What we have here is a creepy young girl in a creepy English seaside village that is being eaten, bit by bit, by the sea itself. Rebecca has been dumped by her friends back home -- specifically, her boyfriend -- in the wake of an awful tragedy in which her policeman father played a part. Rebecca, hurting and isolated and vulnerable, is befriended by local weirdo Ferelith, who is channeling some pretty awful ancient evil about the place. Rusty sharp things come into play.

I love Sedgwick's writing and find him to be a first-rate mood-setter, but this book was slightly disappointing compared with My Swordhand is Singing and The Foreshadowing. Still a strong thriller, though, and unsettling after the book is closed. ( )
  FinallyJones | Nov 17, 2021 |
Teen fiction; dark horror/mystery. Winterfold is a small, bleak English town that is slowly falling off the edge of a cliff as the sea continues to wear away the ever changing coastline. The town's history is centuries old, and its dark, deadly secrets unravel slowly, as told through three alternating and intertwining narratives. Rebecca, a London teenager hoping to escape public scrutiny, takes refuge with her father here. Ferelith, a troubled local girl who is obsessed with death and the afterlife, becomes instantly attracted to Rebecca. And an unnamed rector from the late 18th century, the evidence of whose unspeakable sins will eventually be unearthed and discovered by the two girls at the novel's close. Marcus Sedgwick, who also wrote the acclaimed Revolver, is a master of suspense but it does take some patience to stick with the story until it "gets good," especially with the archane, riddling language of the third narrator. ( )
  reader1009 | Jul 3, 2021 |
I felt like I was watching one of those horror movies where you keep waiting and waiting for something really scary to happen, but it never does. Disappointing. ( )
  mtlkch | Jun 21, 2016 |
A couple of really scary scenes, but overall not quite as scary as I expected. Still, a quick, fun and spooky read. A Cybils 2011 nominee. ( )
  SheilaRuth | Aug 23, 2013 |
When you pick up a new Marcus Sedgwick book you never know what to expect from the author as he has become a master of surprises and loves to keep his readers guessing as to what twist or turn his story will take next. And yet again he took this reader completely by surprise - this book was totally different from what I had expected, and all the better for it.

The story is told from three different points of view. There is Rebecca, daughter of a policeman who has taken the pair of them off to a small seaside town for the summer; we are not initially informed what he is trying to escape from, but this is revealed as the story progresses. Next there is Ferelith, a seemingly friendless, and certainly eccentric local girl who appears to be very keen to befriend Rebecca, a notion that the new girl in town initially resists. The third voice is one from the past, written as the journal of the local rector back in the 17th Century. For me the story as told by the two girls flowed well, with tantalising snippets of information being revealed as the story progressed. However, even though it sometimes interrupted the flow of the modern day story, the Rector's journal is the device that really got my mind whirring, and made me start trying to fill in pieces of the main story, often with an intense feeling of creeping dread.

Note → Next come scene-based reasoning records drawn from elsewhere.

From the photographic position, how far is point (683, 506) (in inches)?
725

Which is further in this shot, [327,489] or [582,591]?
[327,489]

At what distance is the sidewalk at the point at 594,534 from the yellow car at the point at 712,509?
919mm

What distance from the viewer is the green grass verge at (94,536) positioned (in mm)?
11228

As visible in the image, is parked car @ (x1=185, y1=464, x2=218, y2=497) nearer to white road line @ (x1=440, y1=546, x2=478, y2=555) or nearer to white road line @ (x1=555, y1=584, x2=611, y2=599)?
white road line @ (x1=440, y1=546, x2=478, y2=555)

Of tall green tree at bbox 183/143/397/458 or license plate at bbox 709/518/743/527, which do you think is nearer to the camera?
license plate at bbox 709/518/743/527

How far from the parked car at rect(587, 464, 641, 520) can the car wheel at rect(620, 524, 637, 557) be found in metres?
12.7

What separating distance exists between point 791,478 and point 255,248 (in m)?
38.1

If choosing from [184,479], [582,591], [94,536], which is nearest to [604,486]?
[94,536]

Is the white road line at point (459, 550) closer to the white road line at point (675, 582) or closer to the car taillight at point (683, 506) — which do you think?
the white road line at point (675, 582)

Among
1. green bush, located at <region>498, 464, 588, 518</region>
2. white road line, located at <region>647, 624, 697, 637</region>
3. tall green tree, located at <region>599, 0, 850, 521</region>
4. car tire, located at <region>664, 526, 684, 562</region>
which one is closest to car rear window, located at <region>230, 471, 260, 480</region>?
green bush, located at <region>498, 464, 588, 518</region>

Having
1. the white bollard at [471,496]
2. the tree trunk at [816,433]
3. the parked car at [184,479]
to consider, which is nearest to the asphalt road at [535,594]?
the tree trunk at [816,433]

This is one hell of a creepy story, but not the kind that will necessarily appeal to fans of the more gory aspects of horror. Although there are some bloody moments, the real scares in this book are purely psychological, so if you like your horror to really play on the primal fears that lay buried deep in your mind then this book is most definitely for you. And the character of Ferelith is one of the principle causes for this. Right from the first time we meet her we know there is something not quite right about her; her mind obviously does not work in quite the same way as your average teenage girl's, but these differences, that initially seem like eccentricities, soon had me knowing that she is not the kind of person I would like to turn my back on. This strangeness in her personality adds a wonderful amount of suspense to the story, as we constantly wonder whether Rebecca is actually safe in her company. In addition to this her character also ensures that element of unpredictability that I so love in Marcus Sedgwick's storytelling.

To say much more would be to give too much away about this story. It is a dark gothic mystery, with an intelligence that will really make you think. It requires reading in as few sittings as possible, but maybe not when you are alone on a dark cold night; if you do then you may not get much sleep that night - elements of this story played on my mind and entered my dreams for some days after I finished it, and even now, some time later, writing this review has brought back some slightly uncomfortable memories of the truly chilling ending to the story: Ferelith is a character that could haunt me for some time to come. ( )
  book_zone | Apr 1, 2013 |
Mostrando 1-5 de 18 (siguiente | mostrar todos)
As with Sedgwick's previous novels, his interest in ideas and subject matter, coupled with his skills as a wordsmith, have produced something above the ordinary, but White Crow is not without its flaws. The three competing narrative voices do sometimes fragment the action, but this is intelligent writing dealing with everything from corrupting obsession to friendship, in a modern gothic mystery where ideas and images linger long after the final word has been read, and take flight.
añadido por souloftherose | editarThe Guardian, Philip Ardagh (Oct 16, 2010)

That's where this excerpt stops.